Whilst threading my way through some large bushes along a quiet trail on Holmbury Hill, came across a group of Orcs complete with large plastic swords waiting to ambush (presumably) some elves/dwarves/whatever... I was jokingly challenged then allowed to continue.
At the top of Lythe Fell Rd, Bowland a woman in the back of a Volvo V70 doing a glamour shoot. She looked freezing cold.
A chap who had just hanged himself... Is the most depressingly weird.
Lots of other stuff; naked ramblers etc.
Middle aged bloke wearing only a thong on the moor above kinder reservoir.
Used to see a lady who would walk around with a parrot on her shoulder.
A guy on the middle of a trail in a hammock asleep.
A group of about 20 people of all ages dressed up as wizards, they told me they are looking for dragons.
A decapitated deers head
A crucified Woody from Toy Story doll nailed to a tree.
Whilst threading my way through some large bushes along a quiet trail on Holmbury Hill, came across a group of Orcs complete with large plastic swords waiting to ambush (presumably) some elves/dwarves/whatever… I was jokingly challenged then allowed to continue.
We came back to the car park and found them all getting ready, loads of them, wizards, elves, trolls, fairies, hobbits. They were practicing their battle moves, putting prosthetics on, it was so funny, made our day.
Christmas League Gentleman edition being filmed...at chapel of last hope, mid summer.
There must be something about bagpipes!!
If your next door neighbour practiced the bagpipes, how long before it would get annoying? That's why they play in the woods 🙂
Apart from the usual collection of doggers, a medieval battle, and Dr.Who's Tardis.
Two (separate incidents) hangings, a crime scene dig in the middle of Epping forest on a night ride of a shallow grave & a pair of tits.
What did you guys do upon discovery on the people hanging? Always wondered what I do in that situation and woods around here are terrible for it, so only a matter of time really..
A cockatoo being taken for a walk along Riverside Park on a lead, while I rode by on my Wazoo in full fat mode, smiley faces everywhere!
Guys on fat bikes.
Rode through a halloween costume party on a night ride in my local woods, got hexed by a wizard, chased by a werewolf, and nearly rode over a really pissed skeleton
What did you guys do upon discovery on the people hanging?

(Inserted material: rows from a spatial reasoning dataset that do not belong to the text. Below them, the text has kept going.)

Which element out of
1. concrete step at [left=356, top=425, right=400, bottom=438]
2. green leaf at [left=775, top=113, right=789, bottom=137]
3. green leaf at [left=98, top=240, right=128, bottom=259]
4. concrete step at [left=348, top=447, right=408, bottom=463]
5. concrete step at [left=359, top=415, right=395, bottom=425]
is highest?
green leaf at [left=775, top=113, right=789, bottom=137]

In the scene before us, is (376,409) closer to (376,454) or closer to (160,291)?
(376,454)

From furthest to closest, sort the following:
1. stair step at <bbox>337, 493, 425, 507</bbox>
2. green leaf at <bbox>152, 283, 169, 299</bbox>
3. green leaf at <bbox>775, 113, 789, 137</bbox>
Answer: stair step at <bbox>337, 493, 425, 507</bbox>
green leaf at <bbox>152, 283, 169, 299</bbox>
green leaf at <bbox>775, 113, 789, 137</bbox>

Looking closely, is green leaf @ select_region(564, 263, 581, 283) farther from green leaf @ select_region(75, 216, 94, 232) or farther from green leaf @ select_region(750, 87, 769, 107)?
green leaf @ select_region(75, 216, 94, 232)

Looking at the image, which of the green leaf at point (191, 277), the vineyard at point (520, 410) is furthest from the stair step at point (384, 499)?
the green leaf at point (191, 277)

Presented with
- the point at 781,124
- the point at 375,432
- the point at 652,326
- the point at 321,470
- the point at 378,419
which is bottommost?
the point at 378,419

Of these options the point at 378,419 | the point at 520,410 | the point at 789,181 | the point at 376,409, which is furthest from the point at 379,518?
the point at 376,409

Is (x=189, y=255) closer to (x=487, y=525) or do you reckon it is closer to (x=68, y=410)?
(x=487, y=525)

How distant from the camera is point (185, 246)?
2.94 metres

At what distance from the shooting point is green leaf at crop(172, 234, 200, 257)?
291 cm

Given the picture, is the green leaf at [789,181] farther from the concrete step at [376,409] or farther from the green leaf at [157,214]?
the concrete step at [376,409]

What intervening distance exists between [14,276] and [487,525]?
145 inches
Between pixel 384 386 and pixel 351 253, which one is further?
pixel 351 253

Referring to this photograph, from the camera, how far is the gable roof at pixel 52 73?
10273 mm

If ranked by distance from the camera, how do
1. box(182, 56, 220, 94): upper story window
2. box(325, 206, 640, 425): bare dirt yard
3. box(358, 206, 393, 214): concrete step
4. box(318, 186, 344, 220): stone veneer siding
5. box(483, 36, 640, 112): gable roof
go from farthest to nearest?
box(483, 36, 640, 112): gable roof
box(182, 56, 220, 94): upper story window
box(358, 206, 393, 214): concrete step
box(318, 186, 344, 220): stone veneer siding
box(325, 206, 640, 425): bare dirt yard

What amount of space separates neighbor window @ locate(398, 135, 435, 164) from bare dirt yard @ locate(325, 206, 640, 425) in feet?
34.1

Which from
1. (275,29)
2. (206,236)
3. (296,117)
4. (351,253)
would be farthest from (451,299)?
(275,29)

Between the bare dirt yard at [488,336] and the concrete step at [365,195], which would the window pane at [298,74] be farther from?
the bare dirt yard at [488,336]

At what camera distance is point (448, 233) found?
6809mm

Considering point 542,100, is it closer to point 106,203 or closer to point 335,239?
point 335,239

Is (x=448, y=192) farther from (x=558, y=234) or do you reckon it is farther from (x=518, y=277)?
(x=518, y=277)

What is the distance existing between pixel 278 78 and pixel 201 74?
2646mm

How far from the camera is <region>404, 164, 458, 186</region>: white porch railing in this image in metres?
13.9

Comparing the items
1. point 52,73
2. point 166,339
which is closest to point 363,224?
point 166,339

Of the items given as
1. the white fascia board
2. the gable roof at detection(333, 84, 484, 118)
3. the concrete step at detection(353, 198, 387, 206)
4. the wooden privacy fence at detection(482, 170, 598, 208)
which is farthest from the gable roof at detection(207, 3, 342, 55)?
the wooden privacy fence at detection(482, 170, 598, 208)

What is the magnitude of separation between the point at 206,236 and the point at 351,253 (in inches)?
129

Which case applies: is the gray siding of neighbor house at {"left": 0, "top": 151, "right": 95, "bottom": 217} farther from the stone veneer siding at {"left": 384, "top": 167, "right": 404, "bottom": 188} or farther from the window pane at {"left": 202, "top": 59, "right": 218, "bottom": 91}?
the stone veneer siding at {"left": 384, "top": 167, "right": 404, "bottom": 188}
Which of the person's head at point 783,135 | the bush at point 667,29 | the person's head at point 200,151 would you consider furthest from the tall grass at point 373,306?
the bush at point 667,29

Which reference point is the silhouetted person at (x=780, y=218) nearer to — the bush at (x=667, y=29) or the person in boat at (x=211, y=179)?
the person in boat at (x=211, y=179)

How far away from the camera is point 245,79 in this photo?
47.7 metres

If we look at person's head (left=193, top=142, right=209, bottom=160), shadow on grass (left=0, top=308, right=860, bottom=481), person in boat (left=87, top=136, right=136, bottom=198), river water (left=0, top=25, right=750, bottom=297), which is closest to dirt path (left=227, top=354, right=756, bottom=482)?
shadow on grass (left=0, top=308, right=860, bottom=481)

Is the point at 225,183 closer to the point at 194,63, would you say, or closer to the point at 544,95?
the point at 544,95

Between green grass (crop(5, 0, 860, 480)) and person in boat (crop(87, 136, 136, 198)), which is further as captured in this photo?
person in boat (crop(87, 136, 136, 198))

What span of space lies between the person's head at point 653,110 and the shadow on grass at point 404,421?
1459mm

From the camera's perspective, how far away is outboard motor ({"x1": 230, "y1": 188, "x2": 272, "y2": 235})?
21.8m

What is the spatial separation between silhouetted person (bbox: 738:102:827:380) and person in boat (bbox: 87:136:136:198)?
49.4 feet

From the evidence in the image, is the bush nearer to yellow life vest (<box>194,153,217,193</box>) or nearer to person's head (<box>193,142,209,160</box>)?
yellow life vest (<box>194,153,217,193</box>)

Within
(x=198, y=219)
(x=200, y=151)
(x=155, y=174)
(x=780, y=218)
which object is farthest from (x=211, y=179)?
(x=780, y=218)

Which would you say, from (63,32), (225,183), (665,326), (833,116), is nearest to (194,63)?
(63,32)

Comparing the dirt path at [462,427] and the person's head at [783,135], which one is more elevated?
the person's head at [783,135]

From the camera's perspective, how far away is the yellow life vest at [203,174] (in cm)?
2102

Recoil and ring the police.

HT550 this year 2nd to last day cannot remember the hill we I was pushing up, Croatian guy 300 metres ahead was walking naked apart from is rucksack due to the sweat salt rubbing on his bits he was in a world of pain 🙂
last September I passed by one of the rowing clubs on the Tyne and saw the 20 strong female crew posing naked with their boat for the annual calendar shoot, on the way back the chaps were out posing. Strava shows my slowest ever ride along that section was on that day...
I also once cycled past an elephant standing in a field, odd thing to see in Gateshead on a Sunday morning.